+++ Cuplikan Halaman +++
Translate

Selasa, 16 Oktober 2018

Ketika Kakak Pergi Piknik


Kemarin, si Kakak mengikuti kegiatan studi wisata alias piknik yang diadakan oleh sekolah.

Seumur-umur, memang baru sekarang sih Kakak pergi tanpa keluarga selama lebih dari satu hari. Dan itu sungguh membuat kami.... rempong wkwkwk...
Segala perintilan, peralatan mandi, obat-obatan, semuanya  saya siapkan dengan penuh ketelitian :D
Padahal kalau diingat-ingat, dulu jaman saya masih sekolah dan mengikuti kegiatan yang sama, saya mempersiapkan semua sendiri deh :D orang tua tahunya cuma ngasih sangu dan sejuta wejangan untuk bersikap baik dan berhati-hati. Segala jaket, handuk, sabun, sikat gigi, semua ya saya yang siap-siapin sendiri. Pokoknya super mandiri hehe....
Tapi entah kenapa sekarang begitu si Kakak yang mau piknik justru saya yang heboh dan cerewet mempersiapkan ini itu.
Dari beberapa hari sebelumnya saya sudah membuat list apa saja yang harus dibawa. Dan lanjut dengan kerempongan mempersiapkan semua, lalu mencocokkan dengan list menjelang keberangkatan. Sebenarnya yang mau pergi saya atau si Kakak sih?

Papanya tidak kalah rempong. Sibuk memberitahu bagaimana harus menyimpan uang dan handphone. Mengulang-ngulang hal yang sama sampai anaknya terlihat bosan :D
Pokoknya kemarin itu, saya merasa bahwa kami adalah orang tua paling norak sedunia (sadarnya baru sekarang sih wkwkwk). Anak pergi sebentar saja dan tidak terlalu jauh pula, lebaynya minta ampun hahaha....
Sebenarnya beberapa saat sebelum Kakak berangkat, saya sudah (agak) sadar sih. Soalnya kasihan melihat dia yang tampak mulai tertekan karena papanya tidak henti mengingatkan:
“Hati-hati ya, kalau pas membungkuk begitu jangan sampai uang atau handphone yang disimpan di kantong baju jatuh...”
“Hati-hati lho kalau mencabut selembar uang yang disimpan di kantong celana, jangan sampai menjatuhkan lembar yang lainnya”
“Kalau sholat, tasnya diletakkan di depan tempat sujud ya, jadi kalau ada apa-apa bisa langsung lihat...”
+++
- **Tugas Kerja 1**
Dalam tulisan tentang piknik Kakak, di mana papanya meminta tas diletakkan saat sholat?
- **Tugas Kerja 2**
Barang apa saja yang disebut dalam tulisan tentang piknik Kakak sebagai barang yang dulu disiapkan penulis sendiri ketika masih sekolah?
- **Tugas Kerja 3**
Lanjutkan tulisan tentang piknik Kakak mulai dari bagian terakhirnya.
+++ Data Tercatat +++
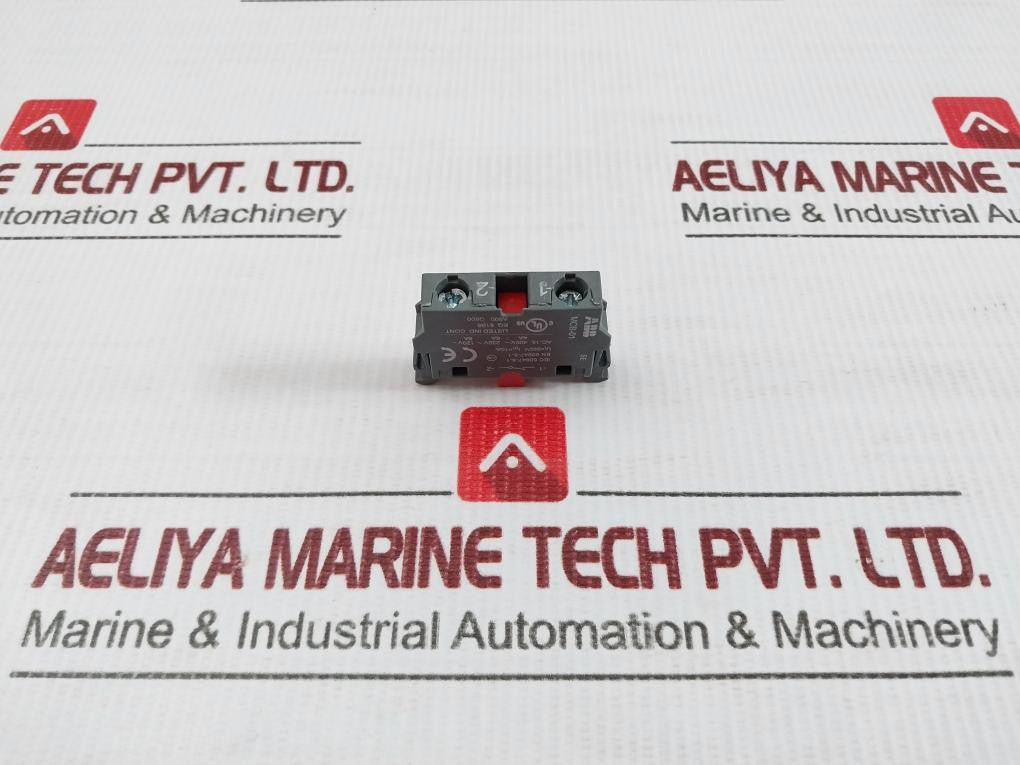 Mcb-01-Modular-Contact-Block-By-Abb-690v-10a-4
+++
- **Jawaban Tugas 1**
Di depan tempat sujud.

- **Jawaban Tugas 2**
Jaket, handuk, sabun, dan sikat gigi.

- **Jawaban Tugas 3**
Lha saya saja yang mendengar sampai bosan, apalagi si Kakak ya wkwkwk.....
Dan tiba-tiba saja saya mengeluarkan sebuah ucapan yang membuat Kakak menganggap bahwa saya adalah pahlawan supernya:
“Udahlah biarin aja, kalau sampai hilang berarti bukan rejeki. Hitung-hitung buat pembelajaran juga kan. Justru dia akan bisa jauh lebih berhati-hati kalau pernah merasakan kehilangan...”
Begitu. Saya berkata seperti itu ke papanya dan si Kakak pun tersenyum lega.
Orang tua saya dulu tidak pernah se-‘cerewet’ itu kepada saya dalam hal menjaga uang. Dan, Ya... saya mengalami kecopetan pertama saat duduk di kelas 1 SMA. Dan itu kecopetan saya yang pertama sekaligus yang terakhir. Karena sejak mengalami kehilangan tersebut, saya jadi super hati-hati dan waspada menjaga barang-barang berharga saya.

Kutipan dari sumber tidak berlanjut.